Text shown:
What is Plagiocephaly?
Plagiocephaly is a condition which is characterised by an asymmetric head shape deformity which occurs in early infancy and can continue throughout life. The word plagiocephaly literally translates as “oblique head”, derived from the Greek meaning of plagio “oblique” and cephale “head”. So, plagiocephaly is a deformation of the head marked by an oblique slant to the skull surface which in severe cases can also result in facial, cheek, jaw and ear asymmetry.
There are a number of more specific terms to describe this condition including Positional Plagiocephaly (PP) and Deformational Plagiocephaly (DP) however they both mean the same thing. The skull is made up of several ‘plates’ of bone which in infancy are separate, connected by flexible ligaments known as sutures. These sutures are there to allow normal birth and to allow skull to develop as the infant brain grows. They retain some flexibility throughout childhood and as we get older, the bones fuse together and create a permanent skull shape that cannot change. However, a skull in infancy is soft enough to be moulded into deformation from external pressure. Often, a baby may display birth moulding (in severe cases known as a ‘caput’ head shape asymmetry) immediately after birth due to pressure from the uterus and birth canal, this usually corrects itself in the first few days of life. However after the baby is born, this same flexibility may result in a more lasting re-mould of your baby’s skull if your baby is left in the same position for a prolonged period of time.
Since the launch of the “Back to Sleep” campaign in 1994 it has been noticed that more infants are developing a plagiocephaly. The back to sleep initiative was developed by the American Association of Pediatrics in an effort to reduce Sudden Infant Death Syndrome (SIDS). The campaign urged parents to place babies on their back whilst they slept and has been hugely successful in reducing the incidence of sudden infant death by over 60% with many thousands of infants being saved. An unintended consequence of the guidelines has been that there is an increase in positional plagiocephaly as the back of the skull can, in approximately 5% of infants, begin to flatten when babies slept exclusively on their back. If a baby is not repositioned during the night or they do not naturally change their sleeping position, the skull shape begins to change and become asymmetric due to an application of continual pressure. We always recommend that parents continue to place their babies on the back to sleep and to reposition the head so that it does not continue to rest in one position continually. Our Repositioning Guide details all the positions that we recommend.

Record extracts:
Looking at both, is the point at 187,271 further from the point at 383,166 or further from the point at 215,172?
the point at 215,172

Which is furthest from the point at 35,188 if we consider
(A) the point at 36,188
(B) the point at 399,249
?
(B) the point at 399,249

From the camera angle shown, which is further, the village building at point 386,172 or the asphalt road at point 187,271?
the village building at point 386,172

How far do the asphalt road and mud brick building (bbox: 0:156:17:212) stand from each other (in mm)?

Work task 1:
Please rewrite the paragraph of the plagiocephaly text that begins "Since the launch of" as a short bulleted list, keeping its main facts.
Work task 2:
Write the next part of the plagiocephaly text, picking up after its last sentence.
The listing plays no part in this work.

Expected answer 1:
- Since the "Back to Sleep" campaign launched in 1994, more infants have been developing plagiocephaly.
- The American Association of Pediatrics developed the initiative to reduce Sudden Infant Death Syndrome (SIDS), urging parents to place babies on their backs to sleep.
- The campaign cut the incidence of sudden infant death by over 60%, saving many thousands of infants.
- As an unintended consequence, positional plagiocephaly has increased: in approximately 5% of infants who sleep exclusively on their backs, the back of the skull can begin to flatten.
- If a baby is not repositioned during the night or does not naturally change sleeping position, continual pressure makes the skull shape change and become asymmetric.
- Parents should still place babies on their backs to sleep and should reposition the head so it does not rest in one position continually. The Repositioning Guide details the recommended positions.

Expected answer 2:
Noticing the indicators of plagiocephaly early on ensures your baby can benefit from more successful treatment. The key things to look out for are as follows:
• Flattening on either side of the head
• Flattening at the back of the head
• Uneven position of the ears
• The eyes differ in size and position (one eye appears lower/smaller than the other)
There are many pillows, cushions and mattresses on the market which are designed to minimise the development of a flattening and many parents use them. To prevent the risk of suffocation, the advice is that parents should only have the baby in the cot and parents should weigh the risk of a flattening against this advice. Once a baby starts to roll onto its side or to be able to wriggle and move away from the pillow, usually at 3 to 5 months of age, they become less effective and if there is a flattening, this option will no longer be of any use.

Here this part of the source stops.